弟妹が出来ることは嫌ではない。むしろ喜ばしいことだ。生まれたばかりの妹の可愛さを自慢するキューエルを羨ましく思ったのは、そう古い記憶ではない。
にも関わらず――
(母上の中に・・・赤ん坊がいる)
その認識は、ジェレミアを酷く度惑わせた。まるで母が見知らぬ人間になってしまったかのような、言い知れぬ距離感を覚えた。
(嬉しいことなのに、喜ばなければいけないのに・・・)
キューエルが見せた不可解な反応の数々が鮮やかに蘇る。理解したいと渇望する母の心よりも先に、生意気な幼馴染の心を理解してしまうとは、何とも皮肉な話である。

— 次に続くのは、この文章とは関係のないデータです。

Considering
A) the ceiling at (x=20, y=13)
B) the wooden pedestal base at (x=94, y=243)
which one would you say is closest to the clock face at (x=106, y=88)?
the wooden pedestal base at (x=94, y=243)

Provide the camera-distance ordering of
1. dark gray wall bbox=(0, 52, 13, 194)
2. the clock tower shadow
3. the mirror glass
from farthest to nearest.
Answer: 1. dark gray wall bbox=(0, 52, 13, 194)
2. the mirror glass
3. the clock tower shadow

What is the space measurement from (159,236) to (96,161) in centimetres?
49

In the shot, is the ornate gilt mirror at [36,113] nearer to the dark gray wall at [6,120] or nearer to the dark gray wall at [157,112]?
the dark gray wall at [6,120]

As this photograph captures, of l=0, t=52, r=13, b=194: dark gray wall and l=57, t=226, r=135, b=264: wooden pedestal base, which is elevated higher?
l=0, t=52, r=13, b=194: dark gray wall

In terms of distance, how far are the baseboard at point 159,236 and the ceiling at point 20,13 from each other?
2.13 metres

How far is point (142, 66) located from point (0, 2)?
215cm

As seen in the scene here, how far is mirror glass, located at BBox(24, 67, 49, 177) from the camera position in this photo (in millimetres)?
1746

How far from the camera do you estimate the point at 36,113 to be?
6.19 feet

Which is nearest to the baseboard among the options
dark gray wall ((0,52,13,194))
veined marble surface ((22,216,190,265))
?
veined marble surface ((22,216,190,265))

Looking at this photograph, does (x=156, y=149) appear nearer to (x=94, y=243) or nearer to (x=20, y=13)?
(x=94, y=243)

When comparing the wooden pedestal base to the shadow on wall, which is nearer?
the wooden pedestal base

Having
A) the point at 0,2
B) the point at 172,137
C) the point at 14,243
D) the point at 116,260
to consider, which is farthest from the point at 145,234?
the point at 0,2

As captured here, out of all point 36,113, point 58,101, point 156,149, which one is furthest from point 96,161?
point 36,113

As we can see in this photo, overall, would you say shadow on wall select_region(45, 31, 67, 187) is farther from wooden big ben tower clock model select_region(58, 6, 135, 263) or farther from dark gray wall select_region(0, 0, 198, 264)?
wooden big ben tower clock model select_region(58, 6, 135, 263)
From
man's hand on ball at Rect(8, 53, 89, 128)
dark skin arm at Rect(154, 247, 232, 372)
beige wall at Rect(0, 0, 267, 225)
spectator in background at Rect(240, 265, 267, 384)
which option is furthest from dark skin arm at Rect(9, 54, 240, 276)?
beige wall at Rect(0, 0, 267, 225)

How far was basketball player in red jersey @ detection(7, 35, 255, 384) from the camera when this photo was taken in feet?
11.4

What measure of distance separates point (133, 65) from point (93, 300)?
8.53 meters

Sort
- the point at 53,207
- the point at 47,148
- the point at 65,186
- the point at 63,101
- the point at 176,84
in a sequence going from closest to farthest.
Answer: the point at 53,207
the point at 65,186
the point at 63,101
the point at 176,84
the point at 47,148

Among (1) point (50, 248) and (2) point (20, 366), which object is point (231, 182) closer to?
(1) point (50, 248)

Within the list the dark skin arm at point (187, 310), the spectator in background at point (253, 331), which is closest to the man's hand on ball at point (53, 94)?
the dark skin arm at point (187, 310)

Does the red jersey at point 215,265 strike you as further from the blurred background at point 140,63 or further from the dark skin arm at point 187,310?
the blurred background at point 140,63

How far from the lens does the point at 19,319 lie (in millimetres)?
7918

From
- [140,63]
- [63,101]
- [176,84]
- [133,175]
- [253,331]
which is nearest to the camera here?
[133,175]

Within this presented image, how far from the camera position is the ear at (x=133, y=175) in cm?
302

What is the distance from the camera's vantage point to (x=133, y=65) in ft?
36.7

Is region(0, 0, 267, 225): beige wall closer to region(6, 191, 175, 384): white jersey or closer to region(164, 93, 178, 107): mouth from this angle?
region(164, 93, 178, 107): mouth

もっとも、ジェレミアが感じているのはある種の疎外感であって、キューエルの幼い恋心とは別物なのだが、男の子にとって母親とは初恋の相手なのだ。
「もう動くのよ」
「――!」
母の白い手に導かれて触れた腹部は、不思議な温もりを宿して微かに膨らんでいた。
(気がつかなかった・・・)
一つ屋根の下に暮らし、朝夕顔を合わせていながら、母の体の変化にまるで気づかなかった己をジェレミアは恥じた。思えば、二月の半ばから三月の中頃まで母は体調が優れず臥せっていたというのに、寒さの厳しい時期と重なったため風邪をこじらせたとしか思わなかったのだ。
「4ヶ月目よ。まだあまり目立たないけれど、これからどんどん大きくなっていくわ。貴方の時もそうだった」
「私も?」
「ええ。貴方は私のお腹の中で、とても健康に順調に育ってくれたもの」
この母の体の中に、自分も入っていた。
当たり前すぎて意識したこともなかったが、紛れもない事実だ。
「母上・・・私も、いずれこうして家族を持つのでしょうか?」
「そうね。貴方ならばきっとステキなお嫁さんと結婚して、幸せな家庭を作れるわ」
「幸せな、家庭・・・」
「そう、貴方と貴方のお嫁さんと子供たちが、毎日笑って暮らせる素敵なお家よ」
「笑って、暮らす・・・」
ゴッドバルト家の当主として立派に家を継ぐことしか考えていなかったジェレミアにとって、それは『新しい』価値観であった。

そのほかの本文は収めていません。